Sansa avait envie de présenter des excuses au nom de sa soeur, dire qu'elle venait d'apprendre une terrible nouvelle mais elle savait pertinemment que si elle le faisait Arya lui en voudrait et elles reprendraient leur dispute.

-Je connais votre théorie sur la destruction de la magie, poursuivit Ilirian, et bien que je comprenne, je pense que la meilleur solution serait plutôt de rétablir l'équilibre des forces, si la corneille à trois yeux disparaît, les fantômes aussi.
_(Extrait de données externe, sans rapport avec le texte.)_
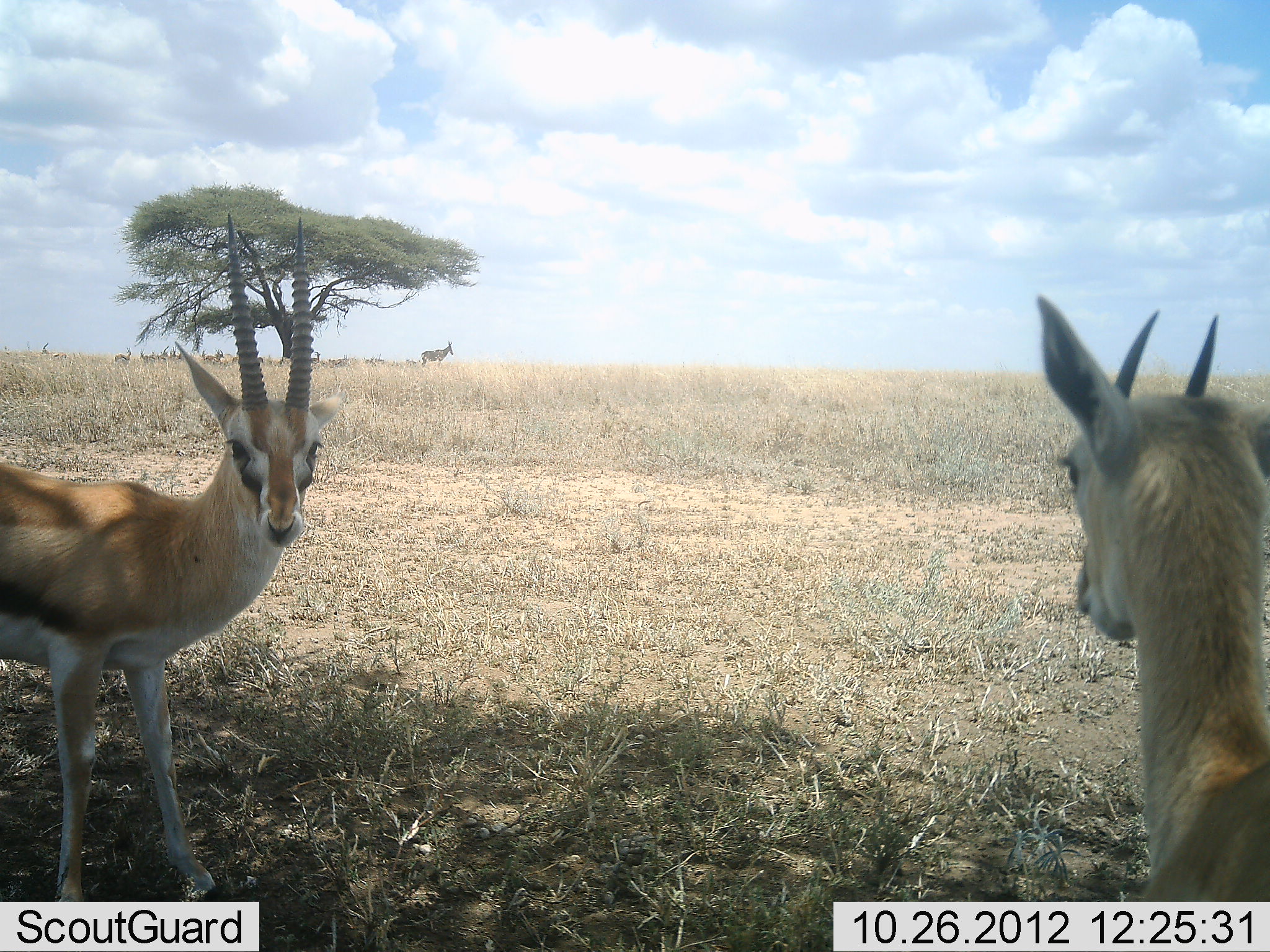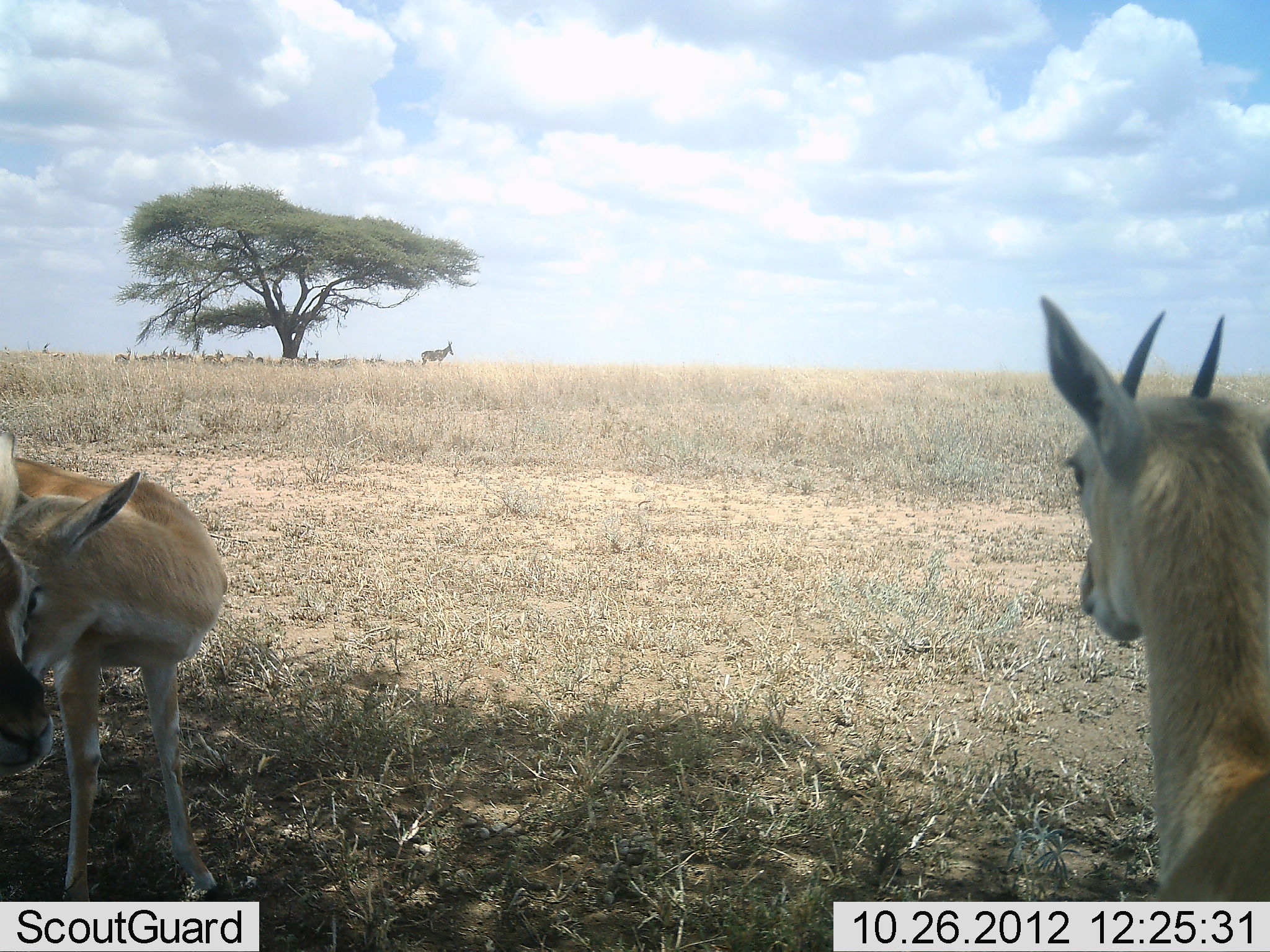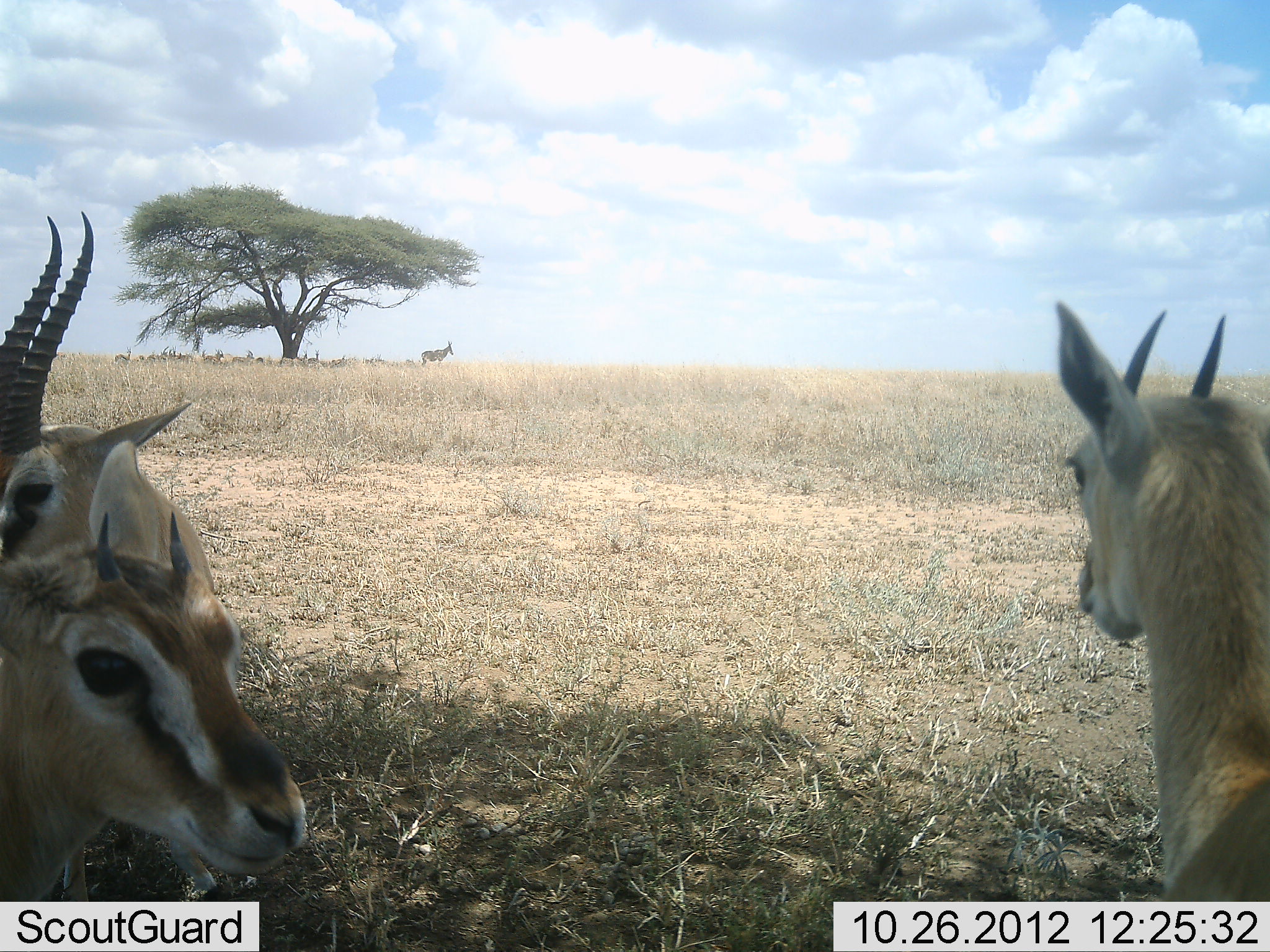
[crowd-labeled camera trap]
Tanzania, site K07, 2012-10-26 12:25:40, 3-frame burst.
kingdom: Animalia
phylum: Chordata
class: Mammalia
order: Artiodactyla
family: Bovidae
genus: Eudorcas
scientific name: Eudorcas thomsonii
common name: thomson's gazelle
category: gazellethomsons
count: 3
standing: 100%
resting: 0%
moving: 33%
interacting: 6%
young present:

-C'était une de nos idées, admit Tyrion.

-Sauf que nous n'avons aucune idée de comment la mettre en oeuvre, rappela Sansa.

-Il est en train de se poser les bonnes questions je pense, il ne lui manquera qu'un léger coup de pouce, s'il est forcé à agir dans le monde physique, fit Ilirian.

-Quel est notre rôle dans tout ceLa? interrogea Sansa.

-J'ai bien peur que vous ne puissiez faire grand chose de plus que soutenir votre petit frère, Lady Sansa, apprit doucement Ilirian, quelque chose comme de la compassion brillait dans ses yeux, comme s'il savait ce que cela faisait de se sentir inutile et impuissant.

-Accompagnez-nous, décida-t-elle, vous logez près de Winterfell de toute façon, et on verra bien ce qu'il adviendra.

-Merci.

-Ne la remerciez pas trop vite, prévint Arya, je vous surveillerai de près.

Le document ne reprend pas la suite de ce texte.